Fighting for Freedom of Thought
In 1991, the Soviet Union collapsed and Ukraine declared itself an independent state. But political independence didn’t rid the country of Soviet or communist influence. Democracy was fragile. Corruption ruled government, business and education. People were killed for speaking out and demanding justice.
But this darkness was not unique to Ukraine. Civilians across the post-Soviet territories lived in the shadow of the nation from which they had escaped. But there was a beacon of hope — Catholic universities. Because of their spirit of independence, these institutions could teach radical ideas like human dignity, freedom of speech, transparency and justice.
These universities were often young, small and under enormous pressure from governments opposed to their very values. Some schools were denied accreditation. Others faced intimidation. Their challenges were great, but so was their potential. They believed they could teach the next generation how to instill ethics and morality into government, business and greater society. They could revolutionize and improve their communities. They just needed support.
A. James McAdams, the William M. Scholl Professor of International Affairs and, at the time, the director of Notre Dame’s Nanovic Institute for European Studies, believed there was good reason to partner with these Catholic universities in post-Soviet territories.
Professor A. James McAdams gives a presentation at the Ukrainian Catholic University.
“This was an opportunity to benefit from all their experiences in fledgling democracies, and to work with the challenges these universities faced in trying to become viable institutions,” he says.

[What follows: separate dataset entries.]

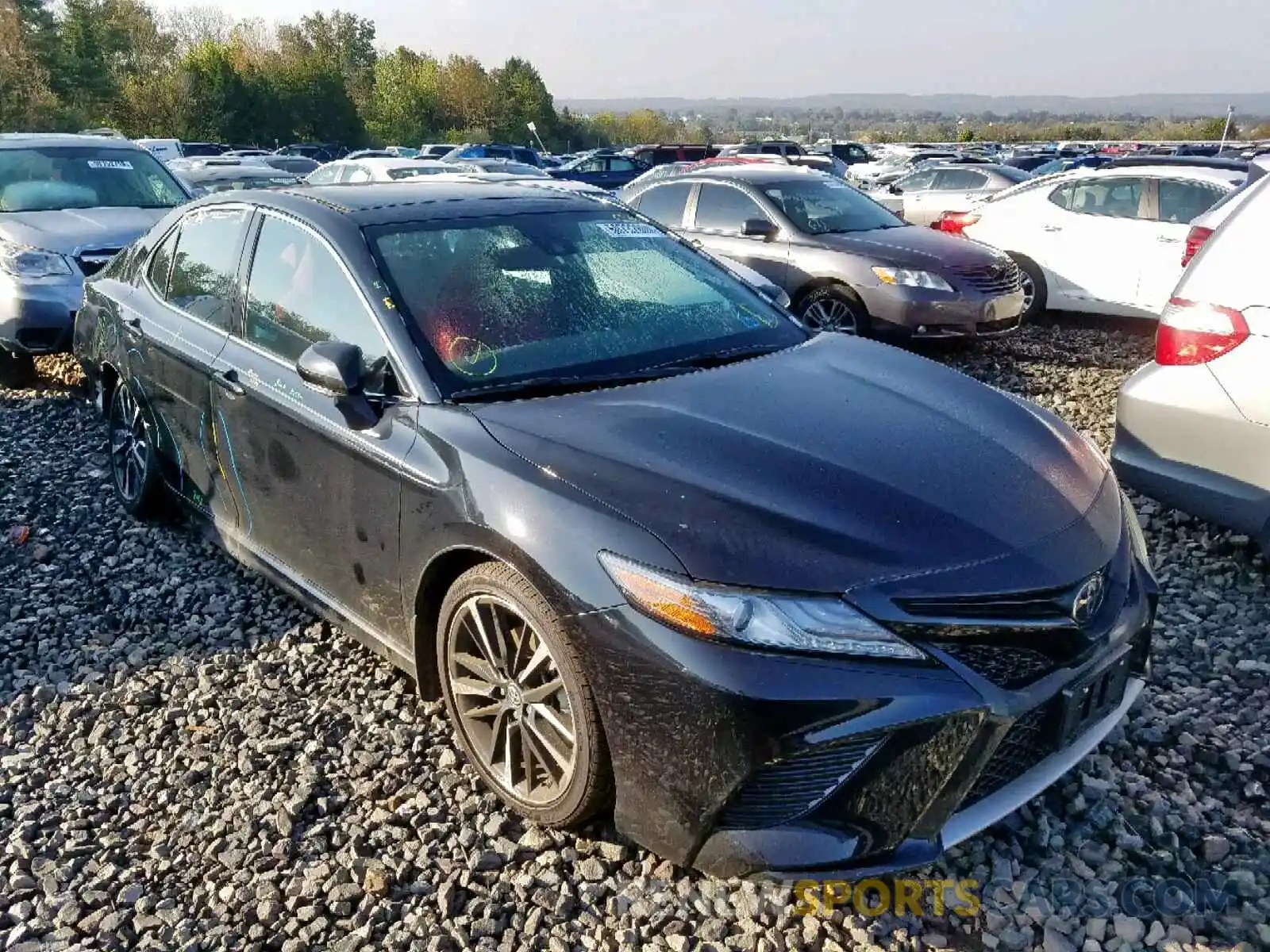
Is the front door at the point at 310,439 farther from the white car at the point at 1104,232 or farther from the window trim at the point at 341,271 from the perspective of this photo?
the white car at the point at 1104,232

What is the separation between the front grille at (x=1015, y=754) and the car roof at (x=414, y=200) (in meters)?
2.42

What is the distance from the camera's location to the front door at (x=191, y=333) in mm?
3906

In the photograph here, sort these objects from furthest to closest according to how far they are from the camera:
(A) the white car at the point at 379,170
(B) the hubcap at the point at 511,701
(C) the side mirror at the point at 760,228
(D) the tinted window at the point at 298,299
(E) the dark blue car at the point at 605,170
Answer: (E) the dark blue car at the point at 605,170 → (A) the white car at the point at 379,170 → (C) the side mirror at the point at 760,228 → (D) the tinted window at the point at 298,299 → (B) the hubcap at the point at 511,701

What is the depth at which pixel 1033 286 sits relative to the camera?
965cm

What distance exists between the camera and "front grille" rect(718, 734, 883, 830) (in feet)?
7.15

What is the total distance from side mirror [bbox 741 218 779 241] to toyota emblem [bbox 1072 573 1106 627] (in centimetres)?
603

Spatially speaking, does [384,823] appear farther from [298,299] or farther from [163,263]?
[163,263]

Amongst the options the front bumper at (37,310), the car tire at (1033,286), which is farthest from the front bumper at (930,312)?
the front bumper at (37,310)

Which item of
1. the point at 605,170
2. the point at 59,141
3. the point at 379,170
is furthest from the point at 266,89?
the point at 59,141

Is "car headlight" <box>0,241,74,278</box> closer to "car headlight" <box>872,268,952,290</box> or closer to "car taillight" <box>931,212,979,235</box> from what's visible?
"car headlight" <box>872,268,952,290</box>

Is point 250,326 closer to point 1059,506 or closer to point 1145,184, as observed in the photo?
point 1059,506

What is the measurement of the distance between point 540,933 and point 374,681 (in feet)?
4.32

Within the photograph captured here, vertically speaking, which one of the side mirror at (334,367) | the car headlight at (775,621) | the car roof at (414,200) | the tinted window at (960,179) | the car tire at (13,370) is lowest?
the car tire at (13,370)

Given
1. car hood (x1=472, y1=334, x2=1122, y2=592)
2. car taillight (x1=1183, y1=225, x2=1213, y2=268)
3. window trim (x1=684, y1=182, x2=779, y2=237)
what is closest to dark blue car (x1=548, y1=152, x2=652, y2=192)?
window trim (x1=684, y1=182, x2=779, y2=237)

“What I’ve grown to appreciate over time,” he explains, “is that you can’t be a strong educational institution unless you create the environment and the culture in which the pursuit of truth, good values, morality and integrity are possible.”
The first four Eastern European Catholic universities McAdams established relationships with.

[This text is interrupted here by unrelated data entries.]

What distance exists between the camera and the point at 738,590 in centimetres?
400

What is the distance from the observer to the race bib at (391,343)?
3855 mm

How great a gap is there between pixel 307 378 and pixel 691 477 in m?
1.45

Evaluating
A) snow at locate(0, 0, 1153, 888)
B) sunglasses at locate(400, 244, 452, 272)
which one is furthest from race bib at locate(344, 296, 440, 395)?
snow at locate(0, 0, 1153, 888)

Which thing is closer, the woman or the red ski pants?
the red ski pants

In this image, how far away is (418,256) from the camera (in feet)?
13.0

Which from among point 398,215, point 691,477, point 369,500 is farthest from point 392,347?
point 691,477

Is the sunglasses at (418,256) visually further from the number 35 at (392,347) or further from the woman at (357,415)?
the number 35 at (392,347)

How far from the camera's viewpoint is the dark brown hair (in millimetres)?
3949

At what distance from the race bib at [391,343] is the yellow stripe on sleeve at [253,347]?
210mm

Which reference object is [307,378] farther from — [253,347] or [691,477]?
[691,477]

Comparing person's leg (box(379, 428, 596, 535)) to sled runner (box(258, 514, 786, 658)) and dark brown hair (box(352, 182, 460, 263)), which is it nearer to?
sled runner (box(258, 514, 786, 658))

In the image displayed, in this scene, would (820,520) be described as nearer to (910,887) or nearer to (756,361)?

McAdams has spent much of his career living, working, visiting and studying in communist countries, including North Korea and Cuba. He is also the author of a widely respected book on the history of communism, “Vanguard of the Revolution: The Global Idea of the Communist Party.” He arrived at Notre Dame in 1992, and in 2002, became director of the Nanovic Institute. In that role, he began looking for interesting partnerships across Europe, especially Eastern Europe. He was drawn to several Catholic universities, and began knocking on their doors and requesting meetings with their administrators.
He started with John Paul II Catholic University of Lublin, Poland; the Ukrainian Catholic University; Pázmány Péter University in Hungary; and Catholic University in Ružomberok in Slovakia. Notre Dame and these four universities began to meet regularly. The goal was to have an exchange of conversation, values and resources in order to support the schools and their shared Catholic missions. In time, universities from Croatia and Georgia also joined, forming the Catholic Universities Partnership.
The partnership facilitated a connection not only to Notre Dame, but also to one another. Though many of the universities are within driving distance from one another, McAdams notes administrators had never even met, let alone collaborated.
He explains, “There’s a tendency for people to focus within their own countries. It can help when someone comes from the outside and encourages them to talk to their counterparts. Notre Dame has a good excuse for that, because we have a sort of international reputation that makes it easier for us to bring people together.”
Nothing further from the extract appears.